Gefragte Festival-Chefin: Anastasia Wolkenstein

Anastasia Wolkenstein, seit 14 Jahren Bookerin für Jazzmusiker, überraschte im Januar diesen Jahres mit „Sparks & Visions“, einem Festival an ihrem Wohnort Regensburg. Die zweite Überraschung war, dass sie von Tina Heine die künstlerische Leitung von „Jazz&TheCity“ in Salzburg übernommen hat. Klaus von Seckendorff traf sich mit der gefragten Festivalchefin zum Gespräch.

JazzZeitung: Hattest Du schon länger vor, ein Festival zu machen, oder war es die Gelegenheit, die Dich dazu verführt hat?

Anastasia Wolkenstein: Es hat sich beides getroffen, eine schöne Fügung. Mich hat immer schon die Idee fasziniert, ein Festival zu kuratieren. Anfang 2022 hat sich herausgestellt, dass es in Regensburg Bedarf gab für ein Festival im ersten Jahresquartal, und dass es im Theater am Bismarckplatz stattfinden kann, was durchaus nicht selbstverständlich ist. Die Umstände waren so optimal, dass ich es einfach versuchen musste.

JazzZeitung: Wie ist das angelaufen?

Wolkenstein: Ich habe im Februar 2022 grünes Licht bekommen für eine Erstausgabe im Januar des folgenden Jahres. Vieles musste kurzfristig gestemmt werden: Gründung, Förderstruktur, Homepage, Pressearbeit  und alles, was eben so dazu gehört. Das war schon ein Kraftakt, wobei das finanzielle Risiko komplett bei mir liegt. Das mag nach naivem Idealismus klingen, aber ich hatte eine Grundzuversicht, dass ein Internationales Jazzfestival im Theater funktionieren kann und zum Glück auch ein paar Sponsoren gefunden. Es war mir wichtig, ein Zeichen zu setzen, dass auch in schwierigen Zeiten Neues und Schönes passieren kann und gerade dann auch muss. Außerdem werde ich von der der Stadt unterstützt, da sie das erste Quartal des Jahres beleben möchte, und vom Bayerischen Kulturfond habe ich ebenfalls Mittel bekommen, denn ich bin mit dem Projekt  gemeinnützig.
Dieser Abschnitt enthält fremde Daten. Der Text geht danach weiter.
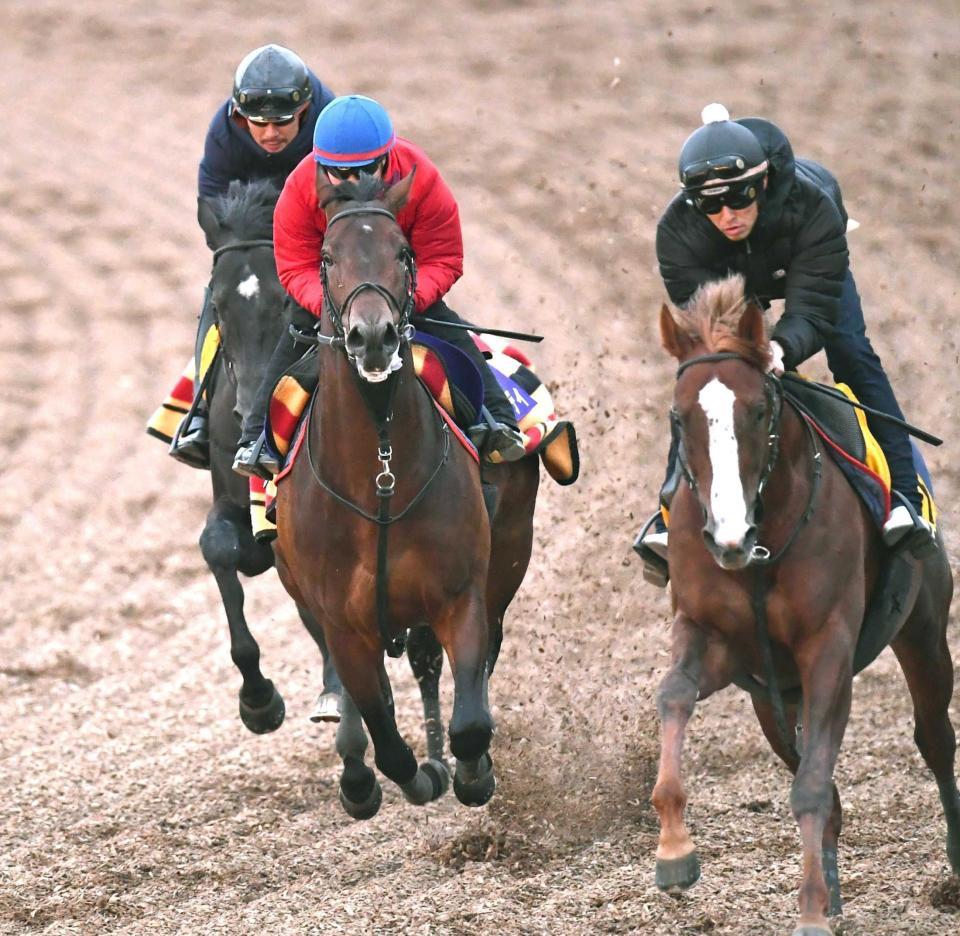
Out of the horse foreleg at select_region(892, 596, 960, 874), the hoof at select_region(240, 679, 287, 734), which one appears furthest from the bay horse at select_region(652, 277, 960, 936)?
the hoof at select_region(240, 679, 287, 734)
Sollte es aber mal ein Defizit geben, bleibt das bei mir hängen.

Salzburg Calling

JazzZeitung: Gewagt, gewagt. Du hast diesen Kraftakt bisher so hingekriegt, dass Sparks & Visions bei Publikum, Stadt und Presse bestens ankam. Es sollte in diesem Jahr allerdings nicht der einzige bleiben.
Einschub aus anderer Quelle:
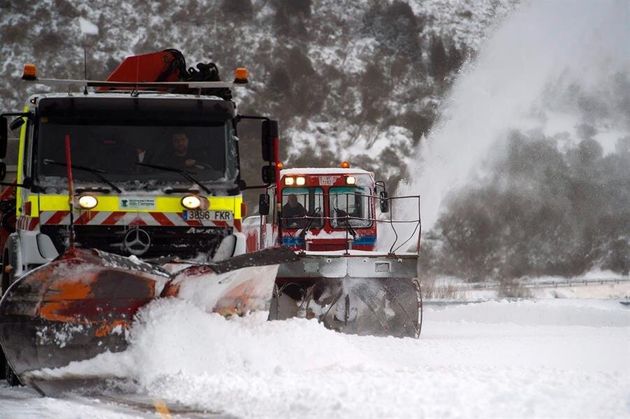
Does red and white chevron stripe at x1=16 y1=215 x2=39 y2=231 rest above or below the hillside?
below

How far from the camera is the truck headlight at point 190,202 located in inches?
361

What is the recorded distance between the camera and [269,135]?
31.9 feet

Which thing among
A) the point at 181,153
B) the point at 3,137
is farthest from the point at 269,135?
the point at 3,137

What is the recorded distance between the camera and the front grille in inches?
355

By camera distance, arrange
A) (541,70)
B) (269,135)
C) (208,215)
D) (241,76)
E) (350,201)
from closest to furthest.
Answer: (208,215) → (269,135) → (241,76) → (350,201) → (541,70)

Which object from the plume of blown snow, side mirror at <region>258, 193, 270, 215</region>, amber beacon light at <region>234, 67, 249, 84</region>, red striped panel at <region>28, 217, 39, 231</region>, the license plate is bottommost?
red striped panel at <region>28, 217, 39, 231</region>

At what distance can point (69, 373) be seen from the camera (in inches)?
309

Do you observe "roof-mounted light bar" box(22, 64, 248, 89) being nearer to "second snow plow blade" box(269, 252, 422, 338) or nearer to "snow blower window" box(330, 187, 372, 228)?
"second snow plow blade" box(269, 252, 422, 338)

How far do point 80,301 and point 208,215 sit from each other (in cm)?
182

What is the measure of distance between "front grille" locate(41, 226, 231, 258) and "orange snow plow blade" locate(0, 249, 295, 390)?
3.19 feet

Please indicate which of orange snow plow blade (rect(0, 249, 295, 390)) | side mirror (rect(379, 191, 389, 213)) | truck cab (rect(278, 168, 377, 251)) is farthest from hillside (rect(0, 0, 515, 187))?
orange snow plow blade (rect(0, 249, 295, 390))

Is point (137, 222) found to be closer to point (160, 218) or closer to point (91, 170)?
point (160, 218)

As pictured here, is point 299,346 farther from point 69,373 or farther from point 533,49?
point 533,49

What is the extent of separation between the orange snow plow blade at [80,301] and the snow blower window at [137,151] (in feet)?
4.55
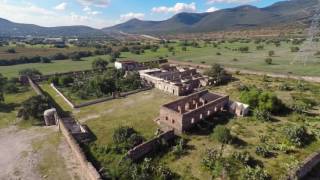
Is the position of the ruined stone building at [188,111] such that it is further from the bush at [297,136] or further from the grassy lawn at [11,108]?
the grassy lawn at [11,108]

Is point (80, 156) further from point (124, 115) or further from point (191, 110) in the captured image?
point (191, 110)

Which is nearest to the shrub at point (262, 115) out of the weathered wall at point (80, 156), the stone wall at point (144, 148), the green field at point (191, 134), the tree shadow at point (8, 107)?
the green field at point (191, 134)

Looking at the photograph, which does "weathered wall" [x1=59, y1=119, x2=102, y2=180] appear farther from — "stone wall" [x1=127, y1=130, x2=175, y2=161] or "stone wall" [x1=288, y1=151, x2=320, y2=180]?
"stone wall" [x1=288, y1=151, x2=320, y2=180]

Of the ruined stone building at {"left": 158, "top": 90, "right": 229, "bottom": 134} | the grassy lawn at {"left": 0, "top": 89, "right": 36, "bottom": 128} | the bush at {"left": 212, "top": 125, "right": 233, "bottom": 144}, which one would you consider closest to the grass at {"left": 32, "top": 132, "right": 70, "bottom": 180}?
the grassy lawn at {"left": 0, "top": 89, "right": 36, "bottom": 128}

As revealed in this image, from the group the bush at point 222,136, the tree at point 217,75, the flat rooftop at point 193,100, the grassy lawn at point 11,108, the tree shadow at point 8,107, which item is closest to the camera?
the bush at point 222,136

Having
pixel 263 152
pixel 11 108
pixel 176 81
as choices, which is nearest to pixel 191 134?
pixel 263 152

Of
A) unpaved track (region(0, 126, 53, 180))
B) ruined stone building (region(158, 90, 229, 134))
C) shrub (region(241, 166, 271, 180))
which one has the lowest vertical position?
unpaved track (region(0, 126, 53, 180))

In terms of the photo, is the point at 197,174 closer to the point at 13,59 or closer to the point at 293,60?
the point at 293,60
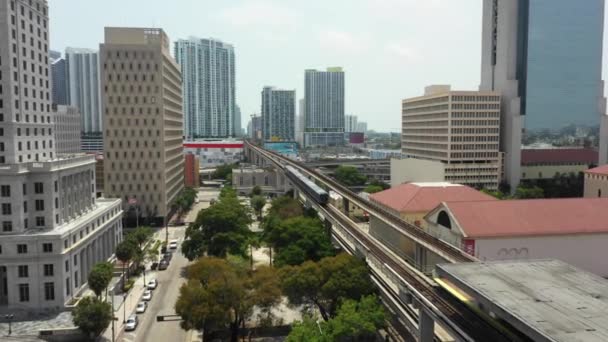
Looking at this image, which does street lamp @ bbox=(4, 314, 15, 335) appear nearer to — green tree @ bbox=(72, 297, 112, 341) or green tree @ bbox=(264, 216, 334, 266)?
green tree @ bbox=(72, 297, 112, 341)

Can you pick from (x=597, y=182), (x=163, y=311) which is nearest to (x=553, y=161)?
(x=597, y=182)

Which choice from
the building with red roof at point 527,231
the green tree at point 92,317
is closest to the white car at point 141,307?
the green tree at point 92,317

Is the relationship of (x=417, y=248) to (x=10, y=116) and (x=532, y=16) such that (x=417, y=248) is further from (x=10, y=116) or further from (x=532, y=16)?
(x=532, y=16)

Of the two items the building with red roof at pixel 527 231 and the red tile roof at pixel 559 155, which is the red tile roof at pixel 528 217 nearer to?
the building with red roof at pixel 527 231

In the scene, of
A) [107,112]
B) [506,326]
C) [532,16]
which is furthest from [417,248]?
[532,16]

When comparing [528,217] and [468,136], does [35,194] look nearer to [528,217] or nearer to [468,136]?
[528,217]

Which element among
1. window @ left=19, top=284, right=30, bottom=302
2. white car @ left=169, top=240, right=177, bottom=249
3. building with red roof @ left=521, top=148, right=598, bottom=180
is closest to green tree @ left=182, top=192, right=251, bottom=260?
white car @ left=169, top=240, right=177, bottom=249

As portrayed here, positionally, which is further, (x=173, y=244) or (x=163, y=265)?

Wolkenstein: Tina Heine hat mich im vergangenen Dezember angerufen. Ich hatte gar nicht gewusst, dass sie bei Jazz&TheCity in Salzburg aufhören möchte, und war völlig platt, als sie mich fragte, ob ich mir vorstellen könnte, die künstlerische Leitung zu übernehmen. Ich habe mich natürlich total gefreut und geehrt gefühlt und hatte auch sofort das Gefühl, dass es um eine lohnende Sache geht, die ich schaffen kann.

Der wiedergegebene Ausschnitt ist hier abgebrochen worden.